= European Fair Trade Association =

The European Fair Trade Association (EFTA) is a Dutch association established informally in 1987. It gained formal status in 1990. It regroups 11 fair trade importers in 9 European countries: Austria, Belgium, France, Germany, Italy, Netherlands, Spain, Switzerland and the United Kingdom. EFTA members include Ctm altromercato, Gepa3 Fair Handelshaus and Traidcraft. EFTA's aim is to support its member organizations in their work and encourage cooperation and coordination.

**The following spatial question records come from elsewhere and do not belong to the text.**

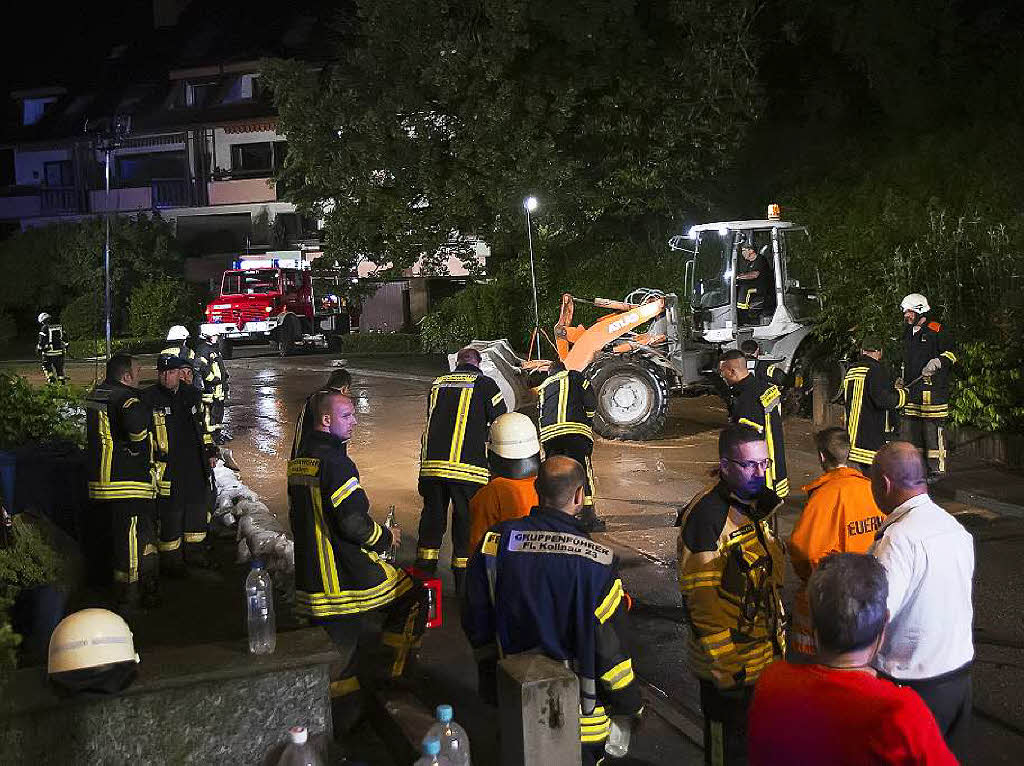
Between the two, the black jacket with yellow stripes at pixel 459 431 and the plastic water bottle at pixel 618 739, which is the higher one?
the black jacket with yellow stripes at pixel 459 431

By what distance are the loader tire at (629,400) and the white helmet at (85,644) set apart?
1164 cm

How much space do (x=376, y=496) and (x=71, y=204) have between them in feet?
141

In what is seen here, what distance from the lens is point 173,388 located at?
9039mm

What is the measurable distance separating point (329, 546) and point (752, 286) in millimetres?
11906

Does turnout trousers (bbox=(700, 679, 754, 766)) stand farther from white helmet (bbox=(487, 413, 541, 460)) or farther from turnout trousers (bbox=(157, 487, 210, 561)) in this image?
turnout trousers (bbox=(157, 487, 210, 561))

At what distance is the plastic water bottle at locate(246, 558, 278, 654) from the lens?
477 cm

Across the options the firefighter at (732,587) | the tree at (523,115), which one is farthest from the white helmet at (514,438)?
the tree at (523,115)

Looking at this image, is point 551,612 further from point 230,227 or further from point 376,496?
point 230,227

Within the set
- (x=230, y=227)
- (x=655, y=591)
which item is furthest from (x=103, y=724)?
(x=230, y=227)

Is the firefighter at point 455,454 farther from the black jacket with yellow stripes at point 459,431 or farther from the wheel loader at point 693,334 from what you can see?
the wheel loader at point 693,334

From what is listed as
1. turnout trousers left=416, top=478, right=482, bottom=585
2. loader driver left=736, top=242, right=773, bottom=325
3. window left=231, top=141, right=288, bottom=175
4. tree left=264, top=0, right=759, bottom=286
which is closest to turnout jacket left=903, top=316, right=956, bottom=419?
loader driver left=736, top=242, right=773, bottom=325

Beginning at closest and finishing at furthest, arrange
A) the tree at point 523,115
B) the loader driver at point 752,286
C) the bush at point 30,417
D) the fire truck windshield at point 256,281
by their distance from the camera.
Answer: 1. the bush at point 30,417
2. the loader driver at point 752,286
3. the tree at point 523,115
4. the fire truck windshield at point 256,281

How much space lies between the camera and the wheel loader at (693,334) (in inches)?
616

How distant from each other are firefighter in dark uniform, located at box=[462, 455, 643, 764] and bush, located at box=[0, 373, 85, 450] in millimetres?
6676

Fair trade importing organizations buy food and handicrafts from disadvantaged producers in developing countries and aim to improve market access and strengthen producer organizations. EFTA members generally follow Fairtrade Labelling Organizations International (FLO) Standards, to which additional standards may be added with the aim of providing special support to particular target groups (women, ethnic minorities, politically persecuted, etc.). In Europe, they sell their products through worldshops, local groups, wholesalers and mail order catalogues. Fair trade importing organizations also play an important role in awareness raising and in educating consumers and public authorities on fair trade and trade justice issues.

EFTA is based in Culemborg, in the Netherlands, with an office in Bolzano in northern Italy.

A three-year (2007–2010) project led by EFTA to promote action for Fair Trade Public Procurement (FTPP) aimed to encourage public authorities within the European Union to systematically include fair trade criteria in their public tenders.